Reaching Financial Freedom through Expert PlanningUsing for cards you do not require (just for the sign-up bonus offer) can hurt your credit and lead to unnecessary annual costs. American Express cards are amazing for making (Blue Cash Preferred's 6% on groceries is unmatched), however they're not generally accepted.
If you pull out an Amex and the merchant doesn't accept it, that purchase earns no cashback because it wasn't finished on that card. At merchants that are Amex-friendly (grocery stores, gas pumps), I utilize Blue Cash.
Some people leave earned cashback sitting in their accounts indefinitely. Unlike points that may expire, cashback usually doesn't expire, but it's dead cash if it's not being used.

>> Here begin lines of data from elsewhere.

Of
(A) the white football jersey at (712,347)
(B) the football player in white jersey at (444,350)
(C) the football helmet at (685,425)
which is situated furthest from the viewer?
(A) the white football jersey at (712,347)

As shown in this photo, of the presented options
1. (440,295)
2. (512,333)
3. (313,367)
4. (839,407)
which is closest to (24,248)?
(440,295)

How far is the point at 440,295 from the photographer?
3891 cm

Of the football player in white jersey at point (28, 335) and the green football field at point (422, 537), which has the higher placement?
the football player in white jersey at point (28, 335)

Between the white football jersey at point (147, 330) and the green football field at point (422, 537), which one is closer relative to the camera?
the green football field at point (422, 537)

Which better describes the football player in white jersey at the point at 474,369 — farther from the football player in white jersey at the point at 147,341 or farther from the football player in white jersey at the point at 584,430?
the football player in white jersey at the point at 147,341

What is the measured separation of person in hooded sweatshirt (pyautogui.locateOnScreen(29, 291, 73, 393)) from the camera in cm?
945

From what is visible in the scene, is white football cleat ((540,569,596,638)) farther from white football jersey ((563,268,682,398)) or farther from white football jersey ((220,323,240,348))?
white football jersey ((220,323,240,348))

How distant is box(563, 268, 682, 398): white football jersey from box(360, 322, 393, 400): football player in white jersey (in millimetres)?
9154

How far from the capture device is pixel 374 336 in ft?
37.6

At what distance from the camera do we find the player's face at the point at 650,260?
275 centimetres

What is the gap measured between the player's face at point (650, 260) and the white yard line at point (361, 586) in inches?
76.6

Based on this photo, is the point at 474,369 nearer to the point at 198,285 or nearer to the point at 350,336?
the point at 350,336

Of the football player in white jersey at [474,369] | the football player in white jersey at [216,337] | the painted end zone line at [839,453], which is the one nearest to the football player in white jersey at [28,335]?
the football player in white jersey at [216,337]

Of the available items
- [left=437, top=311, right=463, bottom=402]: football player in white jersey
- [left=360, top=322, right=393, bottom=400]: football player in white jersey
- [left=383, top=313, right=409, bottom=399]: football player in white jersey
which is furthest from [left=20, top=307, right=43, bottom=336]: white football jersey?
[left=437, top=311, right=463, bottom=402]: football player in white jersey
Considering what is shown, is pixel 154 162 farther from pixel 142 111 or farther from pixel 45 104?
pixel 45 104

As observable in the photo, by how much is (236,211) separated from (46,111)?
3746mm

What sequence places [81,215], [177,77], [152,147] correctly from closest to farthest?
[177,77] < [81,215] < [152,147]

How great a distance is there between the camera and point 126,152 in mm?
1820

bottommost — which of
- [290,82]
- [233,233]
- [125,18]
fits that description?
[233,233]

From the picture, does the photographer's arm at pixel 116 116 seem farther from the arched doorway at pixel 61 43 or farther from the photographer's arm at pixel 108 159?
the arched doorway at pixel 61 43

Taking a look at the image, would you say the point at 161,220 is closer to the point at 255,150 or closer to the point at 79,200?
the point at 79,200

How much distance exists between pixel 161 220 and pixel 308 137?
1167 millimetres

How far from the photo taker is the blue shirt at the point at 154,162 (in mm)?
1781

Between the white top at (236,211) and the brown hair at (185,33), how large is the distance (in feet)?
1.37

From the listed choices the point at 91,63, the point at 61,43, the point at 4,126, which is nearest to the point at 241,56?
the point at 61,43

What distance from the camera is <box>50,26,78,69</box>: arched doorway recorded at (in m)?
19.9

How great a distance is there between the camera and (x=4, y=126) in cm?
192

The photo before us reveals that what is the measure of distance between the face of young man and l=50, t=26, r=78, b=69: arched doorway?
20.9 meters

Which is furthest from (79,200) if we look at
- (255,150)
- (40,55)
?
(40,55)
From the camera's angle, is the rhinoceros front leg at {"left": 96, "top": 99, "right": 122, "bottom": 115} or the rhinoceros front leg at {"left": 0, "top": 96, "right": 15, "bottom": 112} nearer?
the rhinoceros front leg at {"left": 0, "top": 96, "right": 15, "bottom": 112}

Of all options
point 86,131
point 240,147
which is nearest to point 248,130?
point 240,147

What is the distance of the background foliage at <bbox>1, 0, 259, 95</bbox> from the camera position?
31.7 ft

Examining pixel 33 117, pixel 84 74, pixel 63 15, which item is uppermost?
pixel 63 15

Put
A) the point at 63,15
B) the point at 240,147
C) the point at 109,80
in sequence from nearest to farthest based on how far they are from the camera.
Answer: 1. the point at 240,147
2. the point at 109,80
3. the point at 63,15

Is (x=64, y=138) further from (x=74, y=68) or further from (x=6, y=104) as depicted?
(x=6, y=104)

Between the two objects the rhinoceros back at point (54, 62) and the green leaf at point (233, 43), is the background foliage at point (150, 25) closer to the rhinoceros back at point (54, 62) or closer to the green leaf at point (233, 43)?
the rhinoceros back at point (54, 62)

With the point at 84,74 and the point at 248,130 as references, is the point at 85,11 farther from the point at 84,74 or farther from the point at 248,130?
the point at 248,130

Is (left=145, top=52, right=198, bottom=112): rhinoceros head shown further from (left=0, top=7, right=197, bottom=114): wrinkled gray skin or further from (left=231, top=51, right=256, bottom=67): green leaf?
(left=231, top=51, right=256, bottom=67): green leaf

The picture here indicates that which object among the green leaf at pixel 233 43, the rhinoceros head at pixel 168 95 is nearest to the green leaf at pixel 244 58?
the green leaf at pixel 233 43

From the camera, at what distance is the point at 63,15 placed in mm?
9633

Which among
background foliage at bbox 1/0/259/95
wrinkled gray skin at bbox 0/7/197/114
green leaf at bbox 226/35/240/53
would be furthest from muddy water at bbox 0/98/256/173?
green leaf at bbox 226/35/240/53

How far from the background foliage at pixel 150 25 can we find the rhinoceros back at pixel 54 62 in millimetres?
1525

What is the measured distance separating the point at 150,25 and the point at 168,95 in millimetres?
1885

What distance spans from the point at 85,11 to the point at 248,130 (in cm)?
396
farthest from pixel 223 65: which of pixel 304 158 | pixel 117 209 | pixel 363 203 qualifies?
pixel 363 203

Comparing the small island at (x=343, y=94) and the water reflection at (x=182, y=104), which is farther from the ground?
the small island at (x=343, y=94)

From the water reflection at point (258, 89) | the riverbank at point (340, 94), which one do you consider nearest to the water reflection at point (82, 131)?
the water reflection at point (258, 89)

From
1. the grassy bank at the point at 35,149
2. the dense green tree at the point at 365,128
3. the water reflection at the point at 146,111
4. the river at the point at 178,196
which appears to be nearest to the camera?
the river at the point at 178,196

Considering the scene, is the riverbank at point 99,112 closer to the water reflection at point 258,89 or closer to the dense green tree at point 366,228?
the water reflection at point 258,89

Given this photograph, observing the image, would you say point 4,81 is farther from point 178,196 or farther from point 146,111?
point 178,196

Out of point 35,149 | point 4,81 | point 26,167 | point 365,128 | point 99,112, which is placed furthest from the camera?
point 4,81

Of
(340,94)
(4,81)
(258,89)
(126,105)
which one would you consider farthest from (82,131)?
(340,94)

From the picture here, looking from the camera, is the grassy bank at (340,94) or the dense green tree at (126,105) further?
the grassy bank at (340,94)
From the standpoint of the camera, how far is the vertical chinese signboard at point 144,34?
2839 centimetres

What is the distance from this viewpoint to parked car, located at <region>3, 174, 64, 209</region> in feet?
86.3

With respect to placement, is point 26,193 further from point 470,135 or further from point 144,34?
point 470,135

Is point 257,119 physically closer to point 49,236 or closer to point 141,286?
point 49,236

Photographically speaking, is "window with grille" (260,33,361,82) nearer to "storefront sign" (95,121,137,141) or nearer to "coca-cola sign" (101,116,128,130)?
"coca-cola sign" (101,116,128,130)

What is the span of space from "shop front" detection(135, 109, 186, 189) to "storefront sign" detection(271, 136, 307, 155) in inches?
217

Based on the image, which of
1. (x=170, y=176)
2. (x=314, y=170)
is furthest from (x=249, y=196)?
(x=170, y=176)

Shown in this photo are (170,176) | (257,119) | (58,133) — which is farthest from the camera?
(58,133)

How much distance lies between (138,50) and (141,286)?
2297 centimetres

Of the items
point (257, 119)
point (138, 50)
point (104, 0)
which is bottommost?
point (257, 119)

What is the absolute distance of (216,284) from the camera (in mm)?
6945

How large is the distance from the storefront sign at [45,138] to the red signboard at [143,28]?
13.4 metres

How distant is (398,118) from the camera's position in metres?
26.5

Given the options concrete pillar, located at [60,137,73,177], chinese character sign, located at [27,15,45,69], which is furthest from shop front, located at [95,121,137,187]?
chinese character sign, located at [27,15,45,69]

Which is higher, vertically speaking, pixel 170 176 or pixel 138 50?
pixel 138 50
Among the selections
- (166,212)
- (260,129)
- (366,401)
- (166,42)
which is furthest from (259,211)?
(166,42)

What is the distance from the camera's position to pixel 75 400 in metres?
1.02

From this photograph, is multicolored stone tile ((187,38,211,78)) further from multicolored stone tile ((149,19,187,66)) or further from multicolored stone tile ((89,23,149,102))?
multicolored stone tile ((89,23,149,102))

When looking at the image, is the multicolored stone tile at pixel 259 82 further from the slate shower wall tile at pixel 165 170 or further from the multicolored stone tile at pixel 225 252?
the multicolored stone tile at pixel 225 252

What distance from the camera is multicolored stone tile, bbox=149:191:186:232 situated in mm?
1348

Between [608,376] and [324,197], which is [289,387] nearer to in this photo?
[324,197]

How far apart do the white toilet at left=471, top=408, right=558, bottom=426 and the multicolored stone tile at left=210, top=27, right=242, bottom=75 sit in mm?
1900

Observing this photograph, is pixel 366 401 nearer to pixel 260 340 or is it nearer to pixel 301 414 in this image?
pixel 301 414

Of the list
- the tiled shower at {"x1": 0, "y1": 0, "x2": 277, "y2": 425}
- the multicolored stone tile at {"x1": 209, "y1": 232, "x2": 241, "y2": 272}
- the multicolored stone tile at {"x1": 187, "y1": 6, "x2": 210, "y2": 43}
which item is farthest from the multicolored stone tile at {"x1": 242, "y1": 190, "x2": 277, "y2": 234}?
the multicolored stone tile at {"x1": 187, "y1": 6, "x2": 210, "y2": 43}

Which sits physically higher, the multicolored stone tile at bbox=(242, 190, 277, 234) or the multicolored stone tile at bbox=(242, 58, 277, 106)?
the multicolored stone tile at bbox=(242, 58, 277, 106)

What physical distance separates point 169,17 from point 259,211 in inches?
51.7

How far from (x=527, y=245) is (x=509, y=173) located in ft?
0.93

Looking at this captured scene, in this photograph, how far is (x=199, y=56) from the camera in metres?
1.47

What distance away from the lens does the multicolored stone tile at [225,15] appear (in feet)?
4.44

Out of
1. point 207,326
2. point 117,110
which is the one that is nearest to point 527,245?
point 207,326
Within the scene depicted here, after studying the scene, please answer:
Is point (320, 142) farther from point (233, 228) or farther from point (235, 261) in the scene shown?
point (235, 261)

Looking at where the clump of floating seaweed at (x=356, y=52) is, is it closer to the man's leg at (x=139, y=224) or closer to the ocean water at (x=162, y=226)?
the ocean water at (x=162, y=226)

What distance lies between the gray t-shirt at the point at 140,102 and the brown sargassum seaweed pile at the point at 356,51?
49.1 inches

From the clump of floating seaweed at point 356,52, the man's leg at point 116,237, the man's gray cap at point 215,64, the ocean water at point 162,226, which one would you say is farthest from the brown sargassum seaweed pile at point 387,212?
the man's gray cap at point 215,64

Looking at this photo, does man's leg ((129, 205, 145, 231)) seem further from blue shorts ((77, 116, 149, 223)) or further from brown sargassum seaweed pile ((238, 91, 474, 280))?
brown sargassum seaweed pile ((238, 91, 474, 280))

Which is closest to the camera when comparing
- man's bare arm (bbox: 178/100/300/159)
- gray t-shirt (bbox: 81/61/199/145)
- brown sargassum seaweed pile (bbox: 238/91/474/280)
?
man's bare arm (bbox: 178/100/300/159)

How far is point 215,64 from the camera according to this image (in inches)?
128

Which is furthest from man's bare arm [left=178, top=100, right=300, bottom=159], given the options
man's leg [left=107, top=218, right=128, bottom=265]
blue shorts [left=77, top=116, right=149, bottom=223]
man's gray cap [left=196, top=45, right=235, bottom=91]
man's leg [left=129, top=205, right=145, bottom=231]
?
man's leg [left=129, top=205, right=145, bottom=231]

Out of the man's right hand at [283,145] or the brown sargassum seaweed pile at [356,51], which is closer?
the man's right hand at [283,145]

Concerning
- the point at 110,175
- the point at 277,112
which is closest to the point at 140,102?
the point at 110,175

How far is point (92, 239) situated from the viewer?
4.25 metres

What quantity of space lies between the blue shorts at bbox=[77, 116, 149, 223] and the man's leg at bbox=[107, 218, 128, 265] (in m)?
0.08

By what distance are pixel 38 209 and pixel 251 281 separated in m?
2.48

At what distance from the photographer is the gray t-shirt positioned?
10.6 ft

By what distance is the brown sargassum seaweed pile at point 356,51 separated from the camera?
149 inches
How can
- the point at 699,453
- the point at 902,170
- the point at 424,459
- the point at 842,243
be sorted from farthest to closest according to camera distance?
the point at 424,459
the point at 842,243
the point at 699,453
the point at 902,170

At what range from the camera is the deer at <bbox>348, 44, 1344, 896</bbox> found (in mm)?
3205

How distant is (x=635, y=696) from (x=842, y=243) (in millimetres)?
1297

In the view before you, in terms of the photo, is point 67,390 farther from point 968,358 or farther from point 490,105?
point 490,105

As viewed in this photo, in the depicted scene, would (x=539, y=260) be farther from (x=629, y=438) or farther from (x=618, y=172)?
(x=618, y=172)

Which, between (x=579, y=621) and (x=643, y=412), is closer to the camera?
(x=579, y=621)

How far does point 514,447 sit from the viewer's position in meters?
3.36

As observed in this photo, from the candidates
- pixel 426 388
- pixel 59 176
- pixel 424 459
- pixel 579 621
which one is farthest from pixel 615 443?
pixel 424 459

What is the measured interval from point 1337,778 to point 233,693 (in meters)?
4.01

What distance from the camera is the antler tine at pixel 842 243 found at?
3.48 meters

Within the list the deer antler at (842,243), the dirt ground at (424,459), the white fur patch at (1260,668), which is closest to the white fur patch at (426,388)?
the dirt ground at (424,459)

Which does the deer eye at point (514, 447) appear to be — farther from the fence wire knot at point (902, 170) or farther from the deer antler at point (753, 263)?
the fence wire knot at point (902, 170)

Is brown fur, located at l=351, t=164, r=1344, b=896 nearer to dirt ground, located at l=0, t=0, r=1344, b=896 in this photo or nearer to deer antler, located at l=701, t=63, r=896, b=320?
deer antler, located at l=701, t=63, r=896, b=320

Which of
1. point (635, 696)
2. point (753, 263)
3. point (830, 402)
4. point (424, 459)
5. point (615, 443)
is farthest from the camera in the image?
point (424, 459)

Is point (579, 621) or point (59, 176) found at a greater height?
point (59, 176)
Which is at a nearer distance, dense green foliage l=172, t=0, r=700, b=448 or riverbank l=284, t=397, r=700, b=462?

2% back is 2 cents per dollar. You can utilize cashback for anythingbills, cost savings, financial investments, holiday. Cashback is offered immediately upon redemption.
Reaching Financial Freedom through Expert PlanningAirline companies and hotels routinely cheapen points (reducing their earning power), and you can't do anything about it. Premium travel cards earn 35x points on flights and hotels, which can equate to 310% worth if you redeem wisely. High-tier travel cards consist of lounge access, travel insurance coverage, and status advantages that add genuine worth.